[CONSIGNE 1]
Pour chaque affirmation, dites si elle concorde avec l'extrait sur les excuses pour l'esclavage : répondez par oui ou non et citez mot pour mot les termes de l'extrait qui tranchent.
(a) Mark Rutte présente les excuses depuis le bâtiment des Archives nationales à La Haye.
(b) Les excuses sont exprimées en trois langues.
(c) Huit membres du gouvernement se trouvent dans des lieux liés à l'esclavage transatlantique.
[CONSIGNE 2]
Répondez brièvement aux questions suivantes d'après l'extrait sur les excuses pour l'esclavage.
(a) À quelle date les excuses sont-elles présentées ?
(b) Comment Mark Rutte qualifie-t-il l'esclavage ?
(c) Quel est le nom de la langue du Surinam ?
[CONSIGNE 3]
Poursuivez l'extrait sur les excuses pour l'esclavage à partir de sa dernière phrase.

[EXTRAIT DE PAGE]
#####

Le 19 décembre 2022, sept membres du gouvernement se trouvent dans des lieux où l’État néerlandais a été partie prenante de l’esclavage transatlantique (Saint-Eustache, Saba, Bonaire, Curaçao, Sint Maarten, Aruba, Suriname), lorsque, depuis le bâtiment des Archives nationales à La Haye, Mark Rutte, Premier ministre néerlandais, présente au nom du gouvernement des excuses pour l’action de l’État néerlandais dans le passé. Il adresse, au nom du gouvernement néerlandais, des excuses posthumes « à tous ceux qui, rendus à l’état d’esclaves, ont souffert, dans le monde entier, de cette action, à leurs filles et fils et à tous leurs descendants jusqu’à aujourd’hui ».
Reconnaissant l’esclavage comme un crime contre l’humanité, Rutte a exprimé les excuses du gouvernement néerlandais, en quatre langues, le néerlandais, l’anglais, le portugais et la langue du Surinam, le sranantogo.

#####

[DONNÉES FOURNIES]

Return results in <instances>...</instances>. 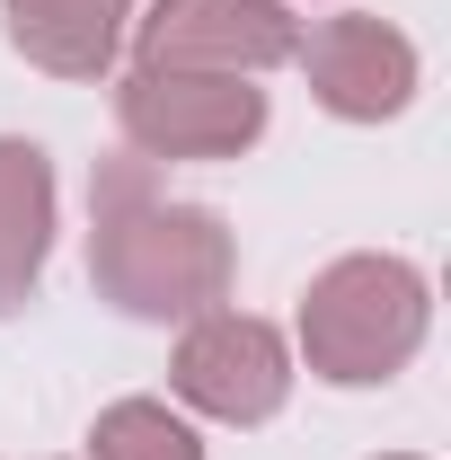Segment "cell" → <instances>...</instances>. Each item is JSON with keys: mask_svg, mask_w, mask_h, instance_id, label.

#####

[CORRIGÉ 1]
(a) Oui : « depuis le bâtiment des Archives nationales à La Haye ».
(b) Non : « en quatre langues ».
(c) Non : « sept membres du gouvernement ».

[CORRIGÉ 2]
(a) Le 19 décembre 2022.
(b) Comme un crime contre l'humanité.
(c) Le sranantogo.

[CORRIGÉ 3]
Il explique que ce passé esclavagiste joue encore un rôle dans le présent, comme le montrent stéréotypes raciaux et inégalités sociales et qu’il doit donc être regardé en face.
Pour le premier ministre de Aruba, il s’agit bien là d’un tournant dans l’histoire du Royaume des Pays-Bas (Pays-Bas, Aruba, Curaçao, Sint Maarten) et il affirme : « nous avons maintenant la chance d’œuvrer à un avenir meilleur, de façon collective et comme pays égaux ».
Le gouvernement à qui il est demandé de passer à la reconnaissance de, aux excuses et à la réparation pour l’esclavage dans le Royaume, annonce vouloir développer la connaissance et la prise de conscience du passé esclavagiste néerlandais en lui donnant une place sérieuse dans l’enseignement, en lançant une recherche pluriannuelle sur ce passé et en créant un musée national de l’esclavage ; en outre, ceux dont le nom de famille est lié à l’esclavage auront la possibilité de changer plus facilement de nom.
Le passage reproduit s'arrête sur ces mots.